The point is this — the antisemitism, in all its forms, has always been there. But what is different now? What has changed? How did we get to the unbelievable global antisemitic crisis that is exploding everywhere one turns today?

Astute Jewish commentators have been predicting for years that this was coming. The vast majority of mainstream American Jews and the numerous organizations they belong to have aligned themselves with liberal leftist causes. Its not hard to see that when three fourths of your community is intermarried, vast numbers are unaffiliated with synagogues, children are sadly lacking in substantive Jewish educations and the brand of Judaism you espouse has little to do with adherence to the Torah, but prefers the grossly misunderstood ‘tikkun olam’ as their guiding principle in life, then it’s pretty much going to be game over. And concurrent with that, the rise of intersectional ideology, critical race theory and wokeism have all poisoned the school systems, college campuses, the media, corporate life, professional sports and every other aspect of American life.

Sadly, the Jewish community in America has never been in a weaker position to counter the institutionalization of antisemitism.

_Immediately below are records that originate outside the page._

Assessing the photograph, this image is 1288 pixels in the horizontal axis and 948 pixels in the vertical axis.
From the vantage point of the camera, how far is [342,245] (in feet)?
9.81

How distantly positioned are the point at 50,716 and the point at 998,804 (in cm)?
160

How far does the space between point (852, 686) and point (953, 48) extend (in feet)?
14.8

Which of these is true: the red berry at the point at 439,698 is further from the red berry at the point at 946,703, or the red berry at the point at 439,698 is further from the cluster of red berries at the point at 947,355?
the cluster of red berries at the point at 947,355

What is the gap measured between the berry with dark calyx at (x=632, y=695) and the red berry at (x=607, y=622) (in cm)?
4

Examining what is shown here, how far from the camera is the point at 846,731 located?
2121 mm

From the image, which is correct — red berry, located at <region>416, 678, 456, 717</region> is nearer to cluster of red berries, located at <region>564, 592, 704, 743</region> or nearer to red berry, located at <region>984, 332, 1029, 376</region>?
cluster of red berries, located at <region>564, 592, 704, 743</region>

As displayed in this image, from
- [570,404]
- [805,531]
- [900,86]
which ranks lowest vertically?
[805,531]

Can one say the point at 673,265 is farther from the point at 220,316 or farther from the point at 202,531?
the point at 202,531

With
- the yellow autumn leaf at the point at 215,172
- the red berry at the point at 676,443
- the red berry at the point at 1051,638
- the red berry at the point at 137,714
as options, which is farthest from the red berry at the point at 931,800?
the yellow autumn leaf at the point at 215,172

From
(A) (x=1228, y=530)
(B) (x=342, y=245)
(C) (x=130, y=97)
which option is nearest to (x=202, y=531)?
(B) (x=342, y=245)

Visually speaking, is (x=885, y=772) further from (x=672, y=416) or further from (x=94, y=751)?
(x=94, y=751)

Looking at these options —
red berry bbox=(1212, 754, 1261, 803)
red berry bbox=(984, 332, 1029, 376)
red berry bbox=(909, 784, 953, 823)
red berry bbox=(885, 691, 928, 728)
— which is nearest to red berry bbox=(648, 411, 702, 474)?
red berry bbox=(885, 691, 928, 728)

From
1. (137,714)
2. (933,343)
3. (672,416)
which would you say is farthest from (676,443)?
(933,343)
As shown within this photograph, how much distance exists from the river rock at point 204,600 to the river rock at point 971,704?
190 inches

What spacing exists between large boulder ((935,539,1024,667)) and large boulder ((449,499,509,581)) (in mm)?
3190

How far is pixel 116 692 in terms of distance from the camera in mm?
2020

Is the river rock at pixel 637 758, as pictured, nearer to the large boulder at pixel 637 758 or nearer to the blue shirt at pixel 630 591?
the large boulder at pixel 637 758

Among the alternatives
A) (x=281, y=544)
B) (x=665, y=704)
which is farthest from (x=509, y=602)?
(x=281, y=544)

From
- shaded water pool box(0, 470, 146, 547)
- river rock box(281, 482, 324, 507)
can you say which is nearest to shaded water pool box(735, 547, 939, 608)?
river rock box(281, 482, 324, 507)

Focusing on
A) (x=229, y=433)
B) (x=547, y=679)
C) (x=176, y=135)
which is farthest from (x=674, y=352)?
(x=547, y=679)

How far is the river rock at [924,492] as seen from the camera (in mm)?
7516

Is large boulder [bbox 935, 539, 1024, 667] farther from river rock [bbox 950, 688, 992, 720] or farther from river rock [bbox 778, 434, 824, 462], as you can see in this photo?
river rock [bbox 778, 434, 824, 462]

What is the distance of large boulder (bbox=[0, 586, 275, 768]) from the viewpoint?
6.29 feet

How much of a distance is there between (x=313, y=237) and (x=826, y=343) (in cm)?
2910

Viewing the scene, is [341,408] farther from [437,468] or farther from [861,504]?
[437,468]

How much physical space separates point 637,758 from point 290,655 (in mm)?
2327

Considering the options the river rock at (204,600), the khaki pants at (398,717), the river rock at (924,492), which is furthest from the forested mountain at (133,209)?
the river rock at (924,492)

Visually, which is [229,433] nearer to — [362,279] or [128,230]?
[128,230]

All you have to do is look at the news coverage of the street demonstrations across America and the violent protests on college campuses. The need for counter-demonstrations, legal action at all levels of government, and changes to voting patterns is greatly needed in the Jewish community, but you’re more likely to see people hiding in their safe spaces and whining. Or else, as a few of my US-based friends have done, they are calling me to boast about the fact that they have purchased guns. We learn on Passover that four fifths of the Jews were left behind when we exited Egypt. In a sense, four fifths have today ‘checked out’ of their peoplehood. And the remainder are stuck in some kind of bubble and not facing reality.

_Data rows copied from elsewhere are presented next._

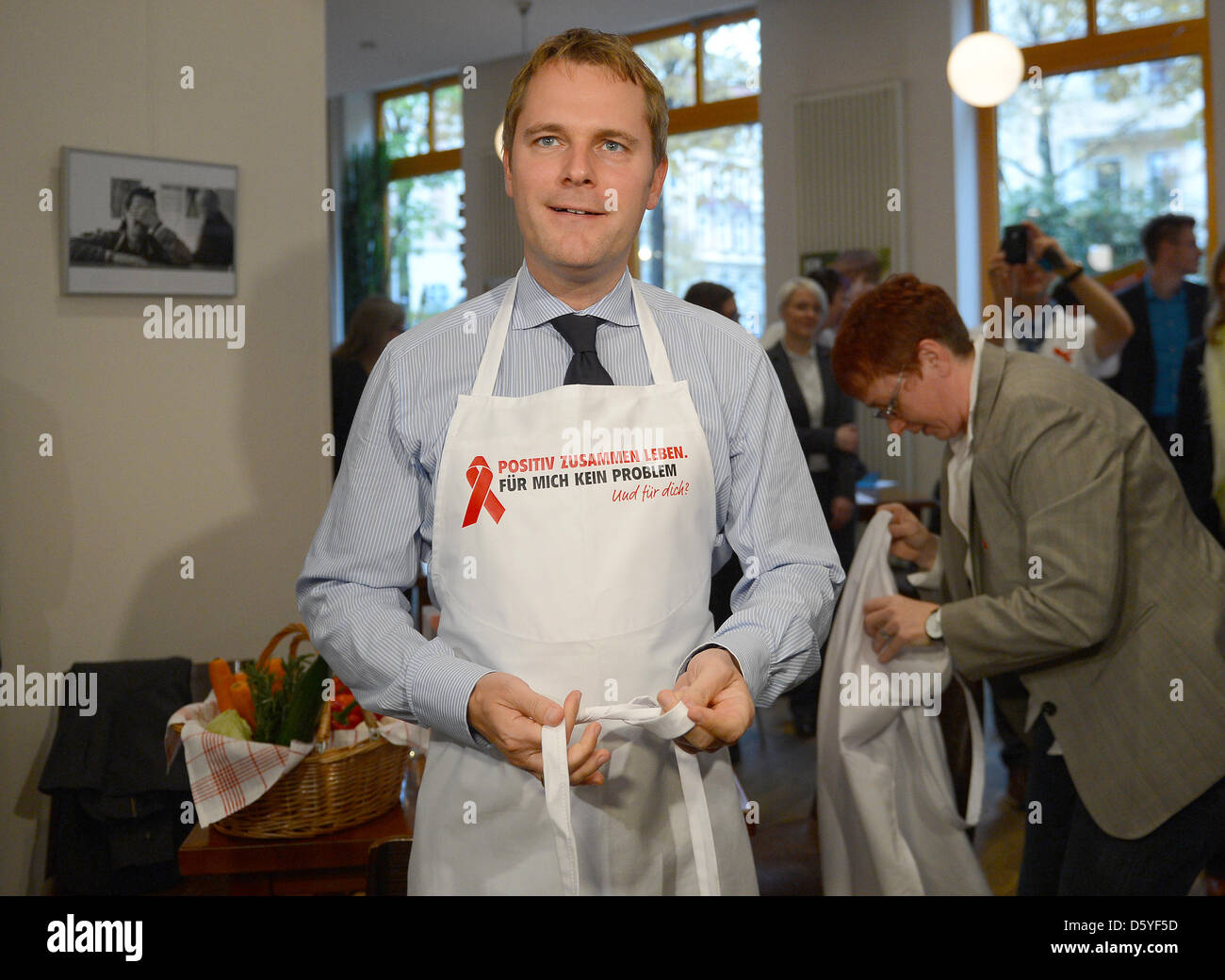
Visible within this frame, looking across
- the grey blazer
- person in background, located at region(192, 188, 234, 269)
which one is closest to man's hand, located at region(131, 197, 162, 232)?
person in background, located at region(192, 188, 234, 269)

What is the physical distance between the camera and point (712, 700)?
117 cm

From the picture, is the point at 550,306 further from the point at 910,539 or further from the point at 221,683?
the point at 910,539

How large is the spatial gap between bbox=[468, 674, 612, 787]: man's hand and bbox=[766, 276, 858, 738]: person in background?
2.60 metres

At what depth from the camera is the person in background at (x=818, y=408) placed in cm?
378

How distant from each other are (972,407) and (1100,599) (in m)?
0.39

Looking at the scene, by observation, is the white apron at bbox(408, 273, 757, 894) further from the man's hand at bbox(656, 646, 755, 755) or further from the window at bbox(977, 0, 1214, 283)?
the window at bbox(977, 0, 1214, 283)

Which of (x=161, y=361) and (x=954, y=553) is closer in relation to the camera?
(x=954, y=553)

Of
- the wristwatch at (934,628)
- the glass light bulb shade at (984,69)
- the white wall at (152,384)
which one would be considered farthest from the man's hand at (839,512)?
the glass light bulb shade at (984,69)

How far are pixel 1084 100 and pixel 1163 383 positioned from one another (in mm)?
2525

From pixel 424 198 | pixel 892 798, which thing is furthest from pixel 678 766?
pixel 424 198

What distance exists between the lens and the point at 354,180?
9219 millimetres

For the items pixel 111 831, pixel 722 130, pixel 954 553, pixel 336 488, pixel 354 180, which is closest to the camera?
pixel 336 488

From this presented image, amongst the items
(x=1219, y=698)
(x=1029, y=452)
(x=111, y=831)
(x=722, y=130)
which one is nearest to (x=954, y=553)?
(x=1029, y=452)
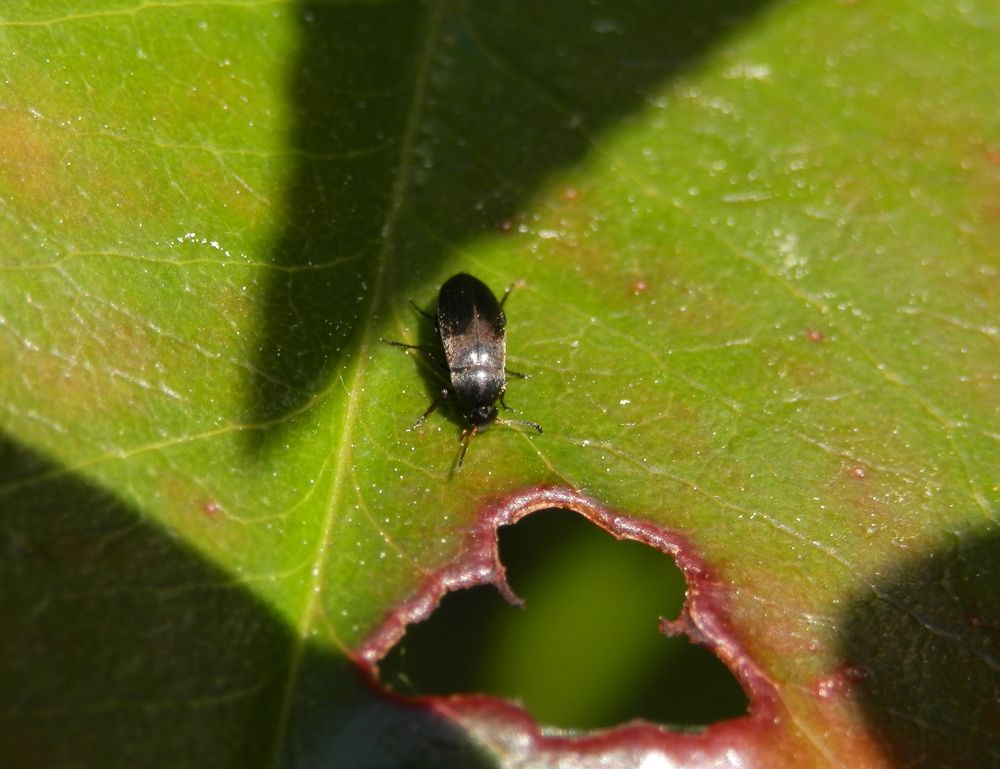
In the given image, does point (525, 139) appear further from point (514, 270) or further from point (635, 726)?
point (635, 726)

It is making me think a lot lately of my mother’s father who saw the rise of the nazis in 1933 and picked himself up and left Poland for the US. He didn’t wait. He acted. He sought citizenship and work in order to be able to get his wife and children to what he perceived then as the safety of America. It took him until 1939 to bring them to Brooklyn, but his action saved them while virtually all the rest of the family perished.

Lately, I have been having discussions with friends and family in the US. We talk constantly about how Jews today are defined as privileged white oppressors by so many DEI brainwashed Americans. Clearly, the America of my parents, members of the “Greatest Generation”, is gone. My standard question to them is: “Given the extremely broad-based and open antisemitism that you are experiencing today in America, do you honestly believe that life for your grandchildren is going to be better in 10-20 years when those demonstrating college students are running things?

Maybe its time to think about Aliyah? Because the genie is out of the bottle and its not going back in.

 

About the Author
Howie Mischel is a veteran of the U.S. public finance industry. In a career spanning more than three decades he held managerial positions at several major financial institutions in New York and Boston. Following aliyah from New York in 2009, during the past decade he worked as an aliyah advisor at Nefesh B’Nefesh and with several start-up companies. He is a graduate of Harvard University with a masters degree in city planning. Today he lives with his wife Terry in Modiin, has four married children, is the proud grandfather of twenty two and has recently become a great-grandfather!